• Apply what you read:
[A] Translate this sentence from the HiveMQ migration guide below into German: "Rolling upgrades are supported and it is possible to run HiveMQ version 4.7 and version 4.8 simultaneously in the same cluster."
[B] Continue the HiveMQ migration guide below, picking up after its final sentence.

• Text passage:
4.7.x to 4.8.x Migration Guide

This is a minor HiveMQ upgrade. HiveMQ 4.8 is a drop in replacement for HiveMQ 4.7.x.
You can learn more about all the new features HiveMQ 4.8 provides in our release blogpost

HiveMQ 4.8 is prepackaged with all the HiveMQ Enterprise Extensions (disabled), the open-source MQTT CLI tool, and the HiveMQ Swarm load-testing tool (both located in the tools folder). If necessary, adapt your deployment pipeline to accommodate these changes.

Upgrade a HiveMQ Cluster

Rolling upgrades are supported and it is possible to run HiveMQ version 4.7 and version 4.8 simultaneously in the same cluster. By default, the HiveMQ cluster enables all new cluster features when all nodes are upgraded to the new version. No manual intervention is required.

Please follow the instructions in our user guide to ensure a seamless and successful rolling upgrade.

For more information, see HiveMQ Clustering Documentation.

• Dataset records:
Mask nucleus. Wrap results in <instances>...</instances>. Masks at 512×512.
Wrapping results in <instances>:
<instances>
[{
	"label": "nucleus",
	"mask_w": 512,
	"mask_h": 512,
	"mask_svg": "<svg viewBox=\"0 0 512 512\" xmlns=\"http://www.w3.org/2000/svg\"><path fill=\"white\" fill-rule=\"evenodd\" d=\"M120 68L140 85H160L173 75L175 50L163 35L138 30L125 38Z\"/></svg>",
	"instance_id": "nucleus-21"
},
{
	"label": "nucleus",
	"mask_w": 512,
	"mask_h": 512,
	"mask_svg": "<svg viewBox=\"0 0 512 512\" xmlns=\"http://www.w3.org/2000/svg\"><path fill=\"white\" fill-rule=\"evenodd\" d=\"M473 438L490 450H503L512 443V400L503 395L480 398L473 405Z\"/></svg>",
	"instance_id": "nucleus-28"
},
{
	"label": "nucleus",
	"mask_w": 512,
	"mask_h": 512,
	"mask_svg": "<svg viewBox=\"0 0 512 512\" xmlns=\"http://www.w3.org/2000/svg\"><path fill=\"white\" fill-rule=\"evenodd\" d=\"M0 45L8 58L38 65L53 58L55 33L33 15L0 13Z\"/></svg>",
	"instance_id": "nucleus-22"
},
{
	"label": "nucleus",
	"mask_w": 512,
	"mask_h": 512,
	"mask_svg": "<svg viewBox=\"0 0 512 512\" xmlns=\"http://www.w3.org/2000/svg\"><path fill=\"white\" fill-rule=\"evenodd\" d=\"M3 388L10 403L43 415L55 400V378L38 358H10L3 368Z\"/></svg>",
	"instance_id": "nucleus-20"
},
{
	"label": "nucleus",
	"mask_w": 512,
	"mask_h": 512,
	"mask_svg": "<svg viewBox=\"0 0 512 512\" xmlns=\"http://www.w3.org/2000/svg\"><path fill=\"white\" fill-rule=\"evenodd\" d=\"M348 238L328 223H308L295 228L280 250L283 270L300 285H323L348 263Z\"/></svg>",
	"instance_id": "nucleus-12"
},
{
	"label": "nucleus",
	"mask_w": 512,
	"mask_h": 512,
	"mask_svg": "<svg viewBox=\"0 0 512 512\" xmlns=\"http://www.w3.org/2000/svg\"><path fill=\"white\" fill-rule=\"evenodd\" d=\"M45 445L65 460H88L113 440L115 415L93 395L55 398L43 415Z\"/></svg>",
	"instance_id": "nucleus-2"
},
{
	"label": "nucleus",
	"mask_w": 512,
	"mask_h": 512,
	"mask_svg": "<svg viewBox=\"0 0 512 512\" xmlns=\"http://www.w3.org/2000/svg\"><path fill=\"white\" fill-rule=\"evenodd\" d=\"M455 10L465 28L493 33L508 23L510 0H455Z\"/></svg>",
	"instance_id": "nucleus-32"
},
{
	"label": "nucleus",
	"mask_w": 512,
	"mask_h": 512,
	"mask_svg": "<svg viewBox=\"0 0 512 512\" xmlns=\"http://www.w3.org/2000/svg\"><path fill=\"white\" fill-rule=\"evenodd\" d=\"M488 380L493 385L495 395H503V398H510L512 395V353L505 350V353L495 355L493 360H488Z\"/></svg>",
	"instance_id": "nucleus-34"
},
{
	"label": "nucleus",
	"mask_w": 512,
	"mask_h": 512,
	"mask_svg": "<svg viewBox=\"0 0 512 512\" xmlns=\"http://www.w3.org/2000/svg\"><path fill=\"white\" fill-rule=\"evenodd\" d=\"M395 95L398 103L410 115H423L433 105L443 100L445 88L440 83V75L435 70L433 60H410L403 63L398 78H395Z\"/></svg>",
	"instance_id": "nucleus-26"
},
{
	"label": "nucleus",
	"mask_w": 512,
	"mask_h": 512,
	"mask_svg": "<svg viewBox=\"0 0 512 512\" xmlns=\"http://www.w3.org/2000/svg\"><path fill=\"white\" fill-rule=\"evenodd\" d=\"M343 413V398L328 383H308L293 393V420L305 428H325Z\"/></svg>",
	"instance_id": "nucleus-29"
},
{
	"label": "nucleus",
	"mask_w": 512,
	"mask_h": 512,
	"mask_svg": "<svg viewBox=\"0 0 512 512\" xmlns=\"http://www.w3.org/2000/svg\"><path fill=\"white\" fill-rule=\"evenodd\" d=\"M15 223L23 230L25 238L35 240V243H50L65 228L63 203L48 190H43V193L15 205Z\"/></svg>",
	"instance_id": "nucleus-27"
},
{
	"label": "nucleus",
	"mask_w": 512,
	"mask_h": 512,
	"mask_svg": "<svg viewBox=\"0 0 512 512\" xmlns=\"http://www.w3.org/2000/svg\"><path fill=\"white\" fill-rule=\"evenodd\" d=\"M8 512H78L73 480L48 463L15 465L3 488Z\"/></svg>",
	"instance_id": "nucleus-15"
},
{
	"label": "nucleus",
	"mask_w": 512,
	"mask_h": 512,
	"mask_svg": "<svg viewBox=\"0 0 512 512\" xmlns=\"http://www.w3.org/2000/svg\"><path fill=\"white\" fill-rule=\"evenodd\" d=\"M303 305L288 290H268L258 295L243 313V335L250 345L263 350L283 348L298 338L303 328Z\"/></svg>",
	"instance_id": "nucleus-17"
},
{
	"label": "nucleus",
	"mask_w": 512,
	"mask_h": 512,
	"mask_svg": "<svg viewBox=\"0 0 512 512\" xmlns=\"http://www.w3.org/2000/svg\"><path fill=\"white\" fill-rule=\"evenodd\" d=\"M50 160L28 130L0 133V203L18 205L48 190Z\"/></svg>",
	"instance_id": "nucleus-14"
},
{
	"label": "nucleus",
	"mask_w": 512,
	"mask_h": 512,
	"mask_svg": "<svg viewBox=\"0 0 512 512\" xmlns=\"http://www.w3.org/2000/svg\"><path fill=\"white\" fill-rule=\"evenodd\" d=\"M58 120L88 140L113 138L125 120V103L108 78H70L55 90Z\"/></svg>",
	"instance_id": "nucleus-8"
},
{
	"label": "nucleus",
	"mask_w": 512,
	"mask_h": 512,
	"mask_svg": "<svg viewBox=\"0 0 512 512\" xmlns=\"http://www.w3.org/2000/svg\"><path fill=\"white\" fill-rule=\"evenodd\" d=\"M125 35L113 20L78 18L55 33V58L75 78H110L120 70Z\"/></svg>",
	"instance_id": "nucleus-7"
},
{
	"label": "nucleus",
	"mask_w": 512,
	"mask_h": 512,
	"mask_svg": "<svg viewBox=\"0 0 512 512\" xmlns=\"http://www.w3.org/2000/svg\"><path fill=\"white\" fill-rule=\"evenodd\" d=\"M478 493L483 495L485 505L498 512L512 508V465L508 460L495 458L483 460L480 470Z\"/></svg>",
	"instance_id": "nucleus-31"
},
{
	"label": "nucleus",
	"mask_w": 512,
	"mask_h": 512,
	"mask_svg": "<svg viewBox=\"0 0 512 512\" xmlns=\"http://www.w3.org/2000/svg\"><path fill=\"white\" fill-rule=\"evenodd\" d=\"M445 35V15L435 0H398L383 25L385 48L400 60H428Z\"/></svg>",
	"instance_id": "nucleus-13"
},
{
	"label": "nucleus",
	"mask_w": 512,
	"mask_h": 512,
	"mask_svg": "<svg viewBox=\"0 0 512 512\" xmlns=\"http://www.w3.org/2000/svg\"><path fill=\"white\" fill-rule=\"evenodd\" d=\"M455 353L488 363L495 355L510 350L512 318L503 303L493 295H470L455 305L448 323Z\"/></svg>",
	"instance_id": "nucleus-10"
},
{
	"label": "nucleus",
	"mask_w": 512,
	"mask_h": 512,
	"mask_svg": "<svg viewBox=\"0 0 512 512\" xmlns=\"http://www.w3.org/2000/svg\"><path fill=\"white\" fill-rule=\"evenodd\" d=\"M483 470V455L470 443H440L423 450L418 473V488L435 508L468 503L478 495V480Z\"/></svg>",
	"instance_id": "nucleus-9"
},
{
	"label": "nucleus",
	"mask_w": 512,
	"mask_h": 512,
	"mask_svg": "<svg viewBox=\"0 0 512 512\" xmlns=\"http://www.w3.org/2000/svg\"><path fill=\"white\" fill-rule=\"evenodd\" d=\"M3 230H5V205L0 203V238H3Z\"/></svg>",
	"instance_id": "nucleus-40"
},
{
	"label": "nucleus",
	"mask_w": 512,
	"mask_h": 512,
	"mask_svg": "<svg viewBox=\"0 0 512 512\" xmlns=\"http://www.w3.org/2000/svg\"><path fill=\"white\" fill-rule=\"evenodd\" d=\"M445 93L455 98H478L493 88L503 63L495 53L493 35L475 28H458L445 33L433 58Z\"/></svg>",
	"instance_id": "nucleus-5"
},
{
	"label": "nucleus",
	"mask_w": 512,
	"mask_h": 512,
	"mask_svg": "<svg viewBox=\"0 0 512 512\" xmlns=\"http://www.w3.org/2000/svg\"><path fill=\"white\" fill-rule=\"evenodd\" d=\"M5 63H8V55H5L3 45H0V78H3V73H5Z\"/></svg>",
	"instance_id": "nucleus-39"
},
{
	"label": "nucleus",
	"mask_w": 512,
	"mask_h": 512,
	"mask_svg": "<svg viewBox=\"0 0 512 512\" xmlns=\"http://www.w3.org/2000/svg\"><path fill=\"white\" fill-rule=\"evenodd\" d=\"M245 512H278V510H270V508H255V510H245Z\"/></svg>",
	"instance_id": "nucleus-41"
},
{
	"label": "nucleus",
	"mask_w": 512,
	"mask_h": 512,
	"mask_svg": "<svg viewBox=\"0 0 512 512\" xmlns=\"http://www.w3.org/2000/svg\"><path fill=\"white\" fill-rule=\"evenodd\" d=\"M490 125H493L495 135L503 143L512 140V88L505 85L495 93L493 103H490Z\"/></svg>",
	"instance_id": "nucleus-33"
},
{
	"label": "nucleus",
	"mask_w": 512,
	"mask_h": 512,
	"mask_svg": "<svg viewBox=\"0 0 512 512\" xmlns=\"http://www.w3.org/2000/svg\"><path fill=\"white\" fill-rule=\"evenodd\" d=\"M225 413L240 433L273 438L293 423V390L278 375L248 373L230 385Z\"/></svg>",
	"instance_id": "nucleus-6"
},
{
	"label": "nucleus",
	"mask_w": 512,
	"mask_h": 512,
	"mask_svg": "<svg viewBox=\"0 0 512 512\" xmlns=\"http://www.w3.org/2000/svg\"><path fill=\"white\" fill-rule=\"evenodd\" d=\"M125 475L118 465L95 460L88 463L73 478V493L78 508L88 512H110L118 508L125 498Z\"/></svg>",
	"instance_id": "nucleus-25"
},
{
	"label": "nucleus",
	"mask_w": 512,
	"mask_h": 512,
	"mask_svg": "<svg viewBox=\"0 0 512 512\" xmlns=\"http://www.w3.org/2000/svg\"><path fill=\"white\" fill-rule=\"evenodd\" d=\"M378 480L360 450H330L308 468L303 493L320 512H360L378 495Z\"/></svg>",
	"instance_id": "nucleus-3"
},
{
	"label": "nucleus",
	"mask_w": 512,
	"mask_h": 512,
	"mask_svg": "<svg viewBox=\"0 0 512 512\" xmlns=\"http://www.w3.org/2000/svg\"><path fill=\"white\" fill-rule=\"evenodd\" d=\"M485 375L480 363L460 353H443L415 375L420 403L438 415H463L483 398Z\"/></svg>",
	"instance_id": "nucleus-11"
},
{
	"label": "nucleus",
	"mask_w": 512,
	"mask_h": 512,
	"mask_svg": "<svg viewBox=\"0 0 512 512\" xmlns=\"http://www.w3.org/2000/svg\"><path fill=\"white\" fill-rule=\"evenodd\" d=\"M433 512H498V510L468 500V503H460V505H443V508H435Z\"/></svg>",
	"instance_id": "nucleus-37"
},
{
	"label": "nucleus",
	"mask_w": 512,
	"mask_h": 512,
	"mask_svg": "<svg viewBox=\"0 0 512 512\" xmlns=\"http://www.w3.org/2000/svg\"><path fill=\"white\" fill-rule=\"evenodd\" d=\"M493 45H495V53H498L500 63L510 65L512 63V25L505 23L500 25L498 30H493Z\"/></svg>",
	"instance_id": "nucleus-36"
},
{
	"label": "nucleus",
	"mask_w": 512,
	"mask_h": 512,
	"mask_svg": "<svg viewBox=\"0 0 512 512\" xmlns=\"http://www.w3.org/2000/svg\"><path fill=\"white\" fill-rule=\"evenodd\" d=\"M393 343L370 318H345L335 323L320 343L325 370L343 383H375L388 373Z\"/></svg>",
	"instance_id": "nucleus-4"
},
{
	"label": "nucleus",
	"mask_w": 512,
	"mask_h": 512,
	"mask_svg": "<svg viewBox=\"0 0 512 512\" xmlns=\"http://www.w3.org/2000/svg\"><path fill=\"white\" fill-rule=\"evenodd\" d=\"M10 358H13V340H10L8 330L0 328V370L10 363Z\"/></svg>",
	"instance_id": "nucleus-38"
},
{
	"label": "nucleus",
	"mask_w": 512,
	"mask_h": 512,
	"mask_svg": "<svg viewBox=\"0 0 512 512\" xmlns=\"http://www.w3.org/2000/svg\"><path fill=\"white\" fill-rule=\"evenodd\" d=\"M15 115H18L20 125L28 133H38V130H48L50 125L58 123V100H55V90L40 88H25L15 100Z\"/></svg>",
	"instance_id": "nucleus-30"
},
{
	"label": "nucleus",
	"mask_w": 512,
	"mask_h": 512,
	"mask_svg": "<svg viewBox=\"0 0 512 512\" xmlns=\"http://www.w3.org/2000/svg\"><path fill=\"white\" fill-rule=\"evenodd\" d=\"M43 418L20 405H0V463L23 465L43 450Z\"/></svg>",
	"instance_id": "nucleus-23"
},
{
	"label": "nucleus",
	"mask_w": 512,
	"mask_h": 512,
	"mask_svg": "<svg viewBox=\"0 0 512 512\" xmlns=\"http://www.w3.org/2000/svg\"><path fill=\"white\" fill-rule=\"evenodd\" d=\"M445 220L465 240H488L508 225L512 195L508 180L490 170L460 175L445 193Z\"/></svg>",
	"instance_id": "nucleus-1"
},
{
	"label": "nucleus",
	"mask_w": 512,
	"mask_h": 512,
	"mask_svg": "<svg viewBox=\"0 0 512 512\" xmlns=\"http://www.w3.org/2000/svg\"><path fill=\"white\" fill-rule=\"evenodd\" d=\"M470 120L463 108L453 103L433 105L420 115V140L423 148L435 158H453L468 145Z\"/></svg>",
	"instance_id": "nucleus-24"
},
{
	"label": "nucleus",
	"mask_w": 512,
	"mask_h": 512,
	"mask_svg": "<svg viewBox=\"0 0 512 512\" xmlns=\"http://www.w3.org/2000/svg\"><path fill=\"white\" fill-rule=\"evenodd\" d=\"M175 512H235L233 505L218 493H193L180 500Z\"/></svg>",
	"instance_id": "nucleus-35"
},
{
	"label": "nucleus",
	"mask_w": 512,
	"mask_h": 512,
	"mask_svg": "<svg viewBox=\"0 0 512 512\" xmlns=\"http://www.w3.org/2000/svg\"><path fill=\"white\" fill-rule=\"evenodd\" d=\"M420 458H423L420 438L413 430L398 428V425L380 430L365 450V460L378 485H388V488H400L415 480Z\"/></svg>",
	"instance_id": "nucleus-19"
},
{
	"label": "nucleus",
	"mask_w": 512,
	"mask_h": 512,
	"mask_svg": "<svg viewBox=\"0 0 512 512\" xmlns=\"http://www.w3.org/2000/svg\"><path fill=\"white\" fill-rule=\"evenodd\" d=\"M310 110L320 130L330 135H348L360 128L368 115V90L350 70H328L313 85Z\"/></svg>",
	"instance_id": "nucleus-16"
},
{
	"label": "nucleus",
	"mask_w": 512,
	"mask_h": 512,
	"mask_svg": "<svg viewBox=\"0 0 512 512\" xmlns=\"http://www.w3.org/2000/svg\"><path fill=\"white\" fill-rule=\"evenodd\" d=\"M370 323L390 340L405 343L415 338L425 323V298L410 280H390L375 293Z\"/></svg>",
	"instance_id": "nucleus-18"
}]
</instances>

• Exercise responses:
[A] Rolling-Upgrades werden unterstützt, und es ist möglich, HiveMQ Version 4.7 und Version 4.8 gleichzeitig im selben Cluster auszuführen.

[B]
Upgrade a Single-node HiveMQ Instance

  • Create a backup of the entire HiveMQ 4.7.x installation folder from which you want to migrate

  • Install HiveMQ 4.8 as described in the HiveMQ Installation Guide

  • Migrate the contents of the configuration file from your old HiveMQ 4.7.x installation

  • To migrate your persistent data, copy everything from the data folder of your backup to the data folder of the new HiveMQ 4.8 installation. The first time you start HiveMQ 4.8, the file storage formats of the persistent data from your previous installation are automatically updated in the new persistent storage.

Configuration File Changes

You can upgrade from HiveMQ 4.7.x to HiveMQ 4.8 without making changes to your configuration file.

Persistent Data Migration

When you migrate, HiveMQ 4.8 automatically updates the file storage formats of all the data that you copied into your new data folder.

To migrate the persistent data, you must copy everything in the data folder of the previous HiveMQ 4.7.x installation to the data folder of your new HiveMQ 4.8 installation.

Linux example
cp -r /opt/hivemq-4.7.6/data/* /opt/hivemq-4.8.0/data/

The first time you start HiveMQ 4.8, the file storage formats of the persistent data from your previous installation are automatically updated in the new persistent storage.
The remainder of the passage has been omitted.